Tirando le somme, ci si può chiedere a chi faccia comodo che la maggior parte delle rappresentative nazionali partecipanti alla fase finale degli europei non abbia manifestato sensibilità per il problema razziale. Forse perché tra loro figuravano anche quelle di paesi prossimi a regimi illiberali, come la Polonia, l’Ungheria ed altri? Sorprende, in questo caso, che un motivo di opportunità geopolitica possa aver ragione anche del tradizionale antirazzismo di paesi come la Germania, la Francia, la Spagna e la stessa Italia. O è per caso la UEFA che decide in una sorta di autonomia assoluta, giustificata dalla montagna di interessi economici che governa?
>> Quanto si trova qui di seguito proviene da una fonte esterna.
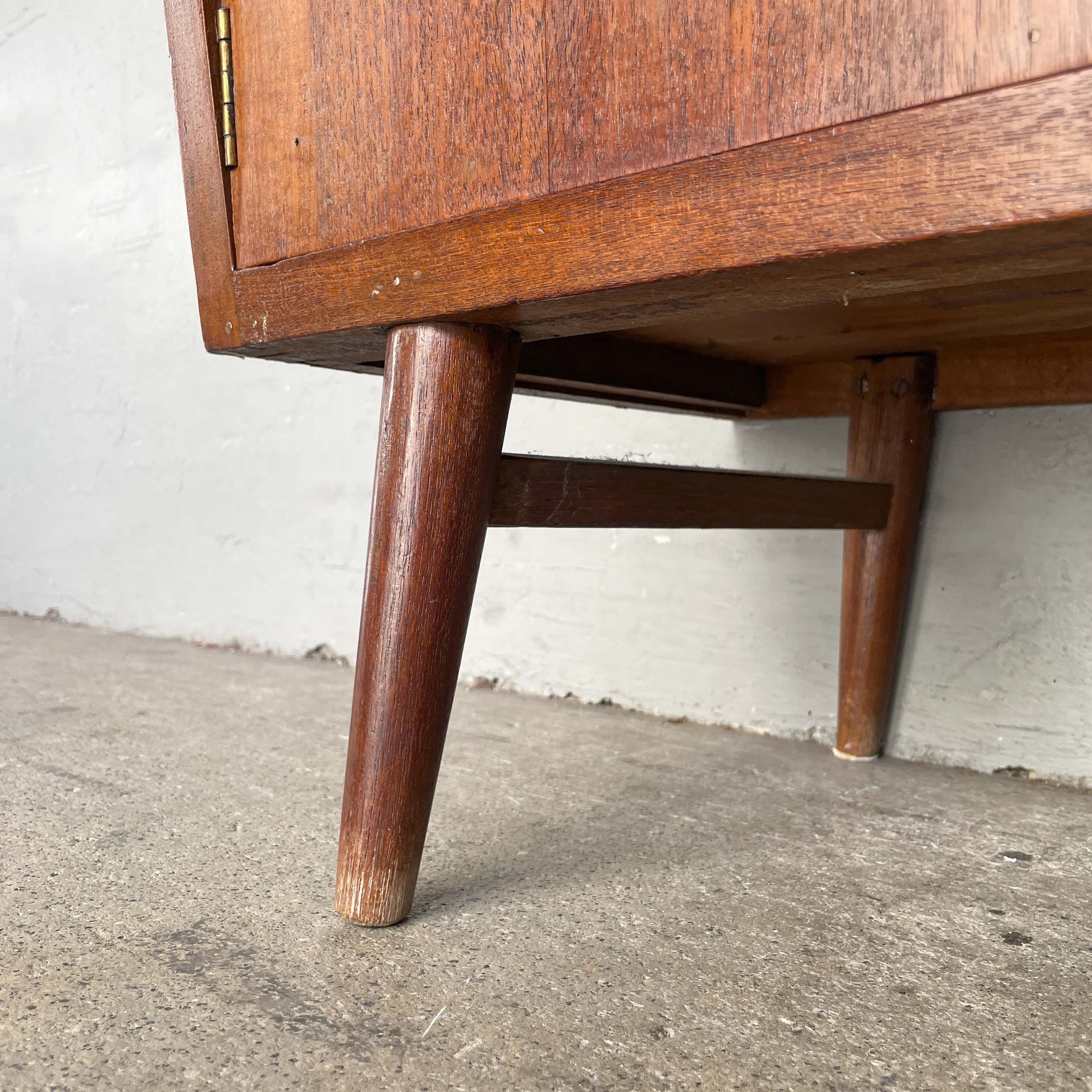Mid-Century Style Teak Display Cabinet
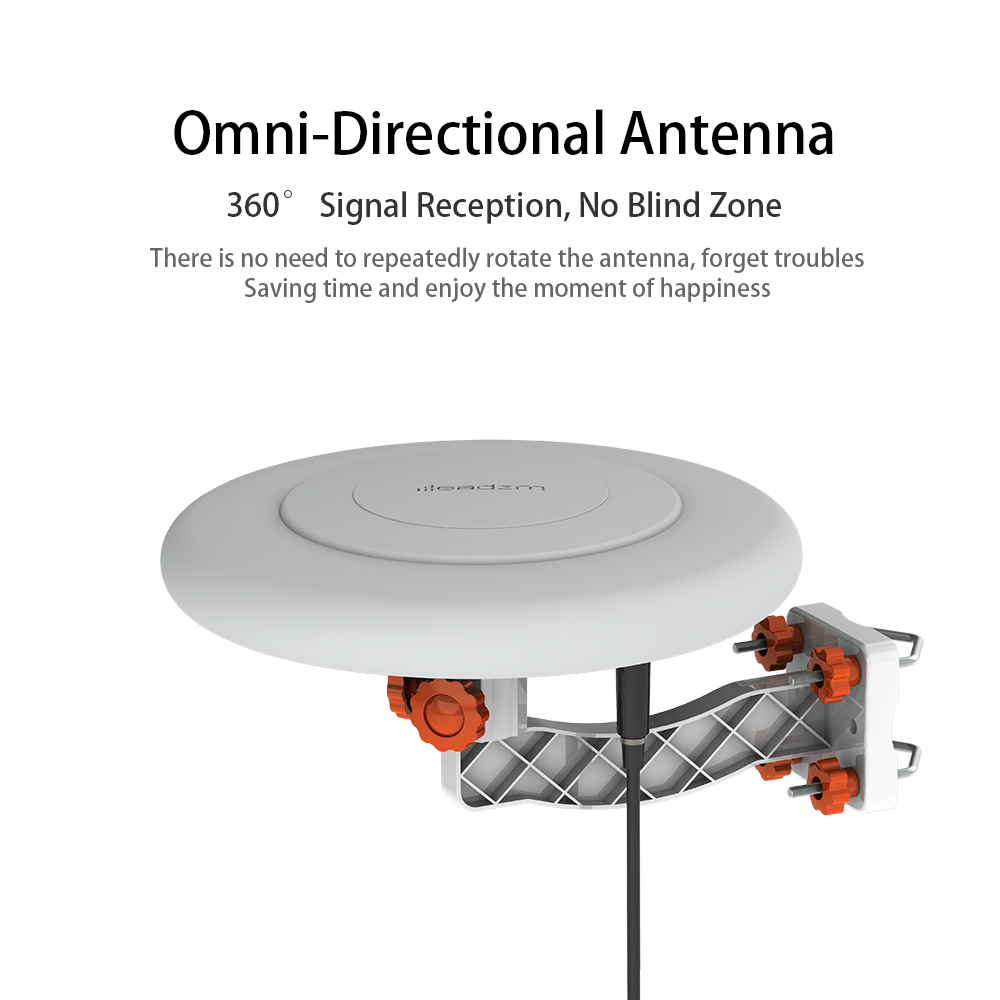 TA-A1 360 Degree Steering TV Antenna UV Dual Band 47-860 MHz 15-18dB HD Outdoor – TV antennas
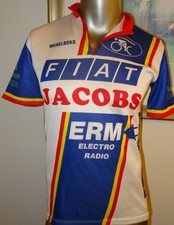 VINTAGE FIAT CYCLING JERSEY MEN'S SZ LARGE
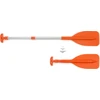 Teleskopinis irklas BasicNature Mini 107 cm, oranžinis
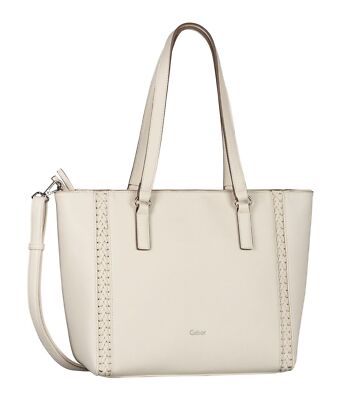 Gabor Jolene Zip Shopper M Shopper Schultertasche Tasche Cream White creme Neu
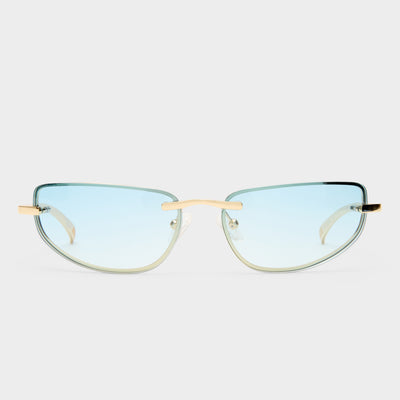 BUBBLES | GOLD SKY BLUE GRAD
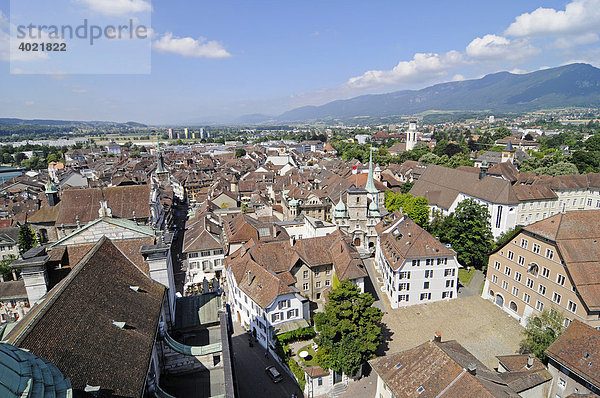 Stadtübersicht  Altstadt  Solothurn  Schweiz  Europa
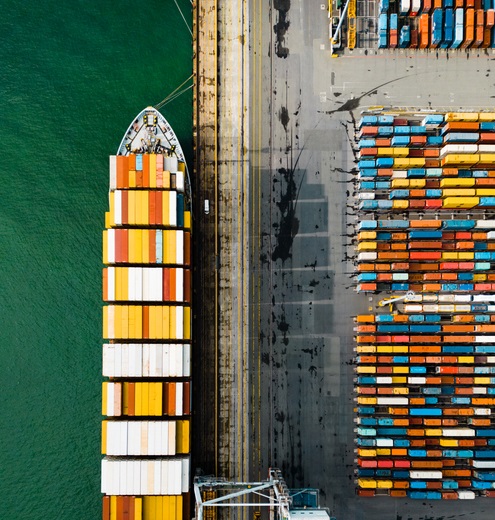 Cargo ship in Sydney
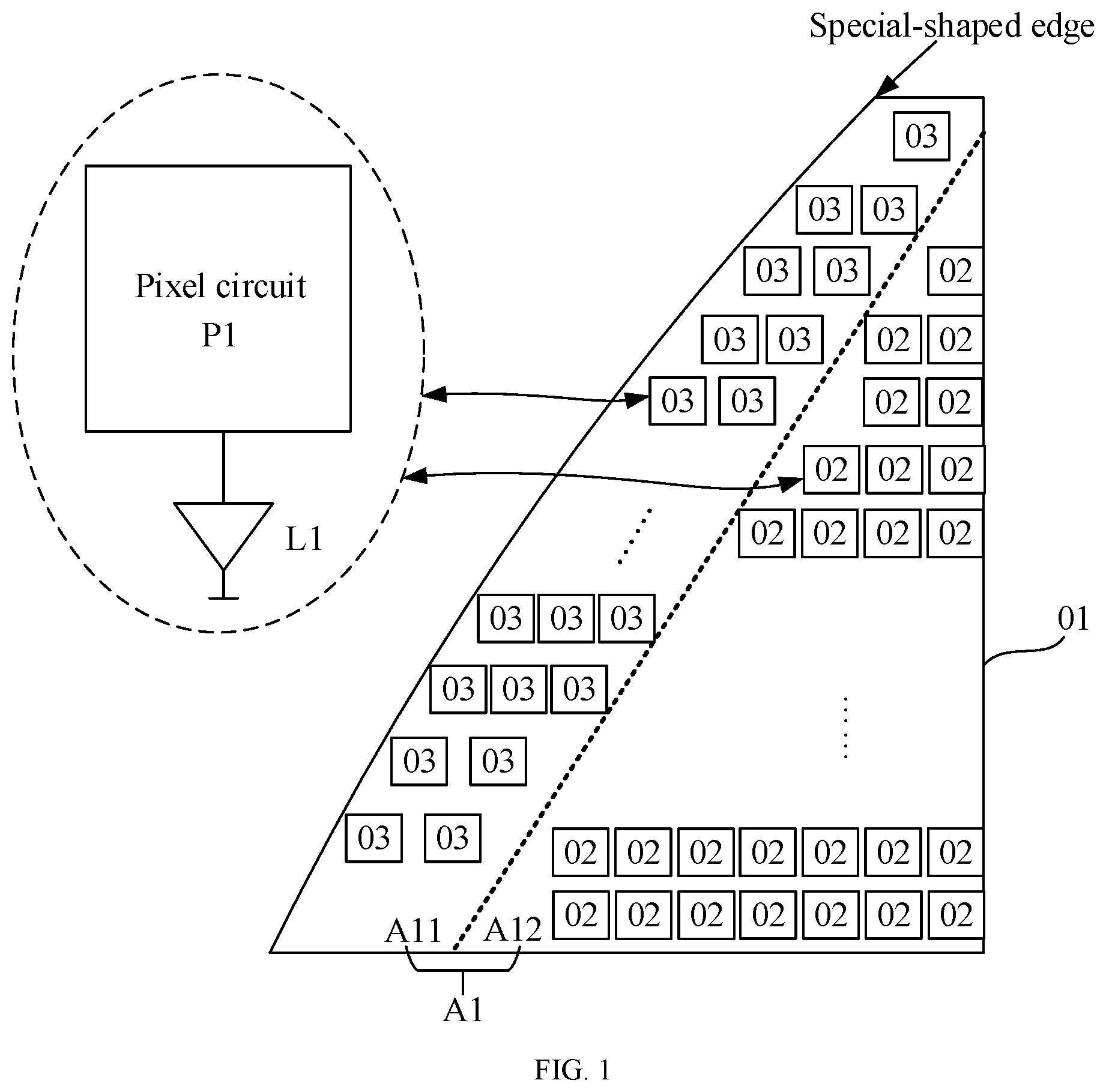 Patent US12592192 — Display panel and display device — Figure 1
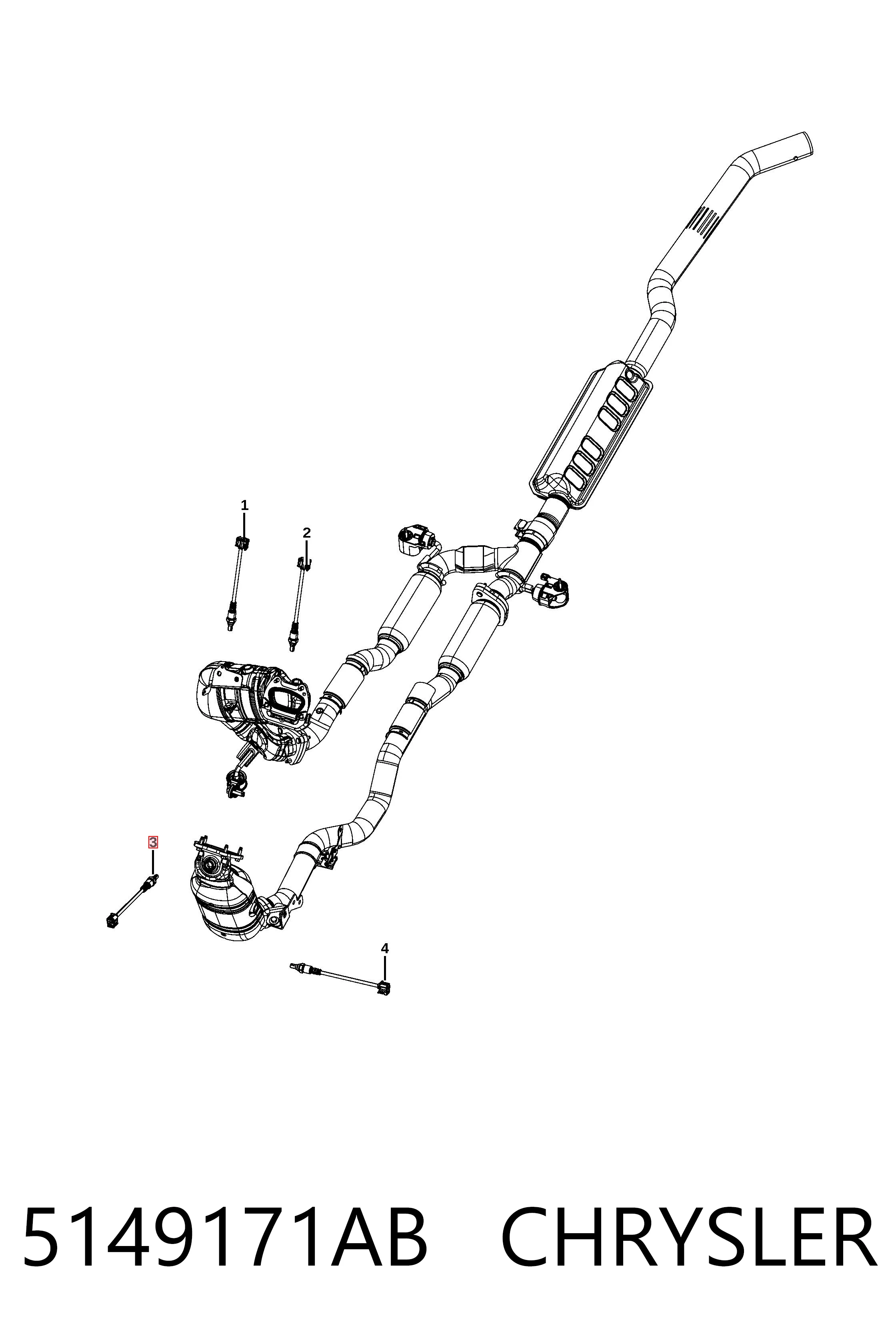 5149171AB Chrysler Sonda lambda (NOx, O2)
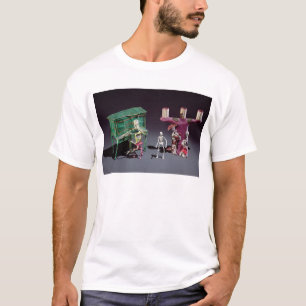Day of the Dead figures as musicians T-Shirt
Non a caso è stata le UEFA a scoraggiare, con successo, l’illuminazione dello Stadio di Monaco di Baviera con i colori dell’arcobaleno. E della stessa superiore autonomia gode, su scala planetaria, anche la FIFA, che ha affidato al Qatar la fase finale dei prossimi mondiali di calcio, malgrado questo regime sia accusato di sostenere gruppi integralisti islamici.
FIFA e UEFA non hanno dunque sensibilità politica e si mantengono opportunisticamente in una bolla dove dominano esclusivamente gli interessi economici. E questo rappresenta un bel danno per la coscienza dei cittadini, almeno di quelli più evoluti, del globo: non opporsi a fenomeni così negativi, quali sono il comportamento dei poliziotti statunitensi o l’ambiguo collateralismo del Qatar, è una colpa perché rappresenta una pericolosa legittimazione di comportamenti inammissibili agli occhi del mondo civile. Un’occasione perduta, dunque, per schierarsi contro l’odio razziale.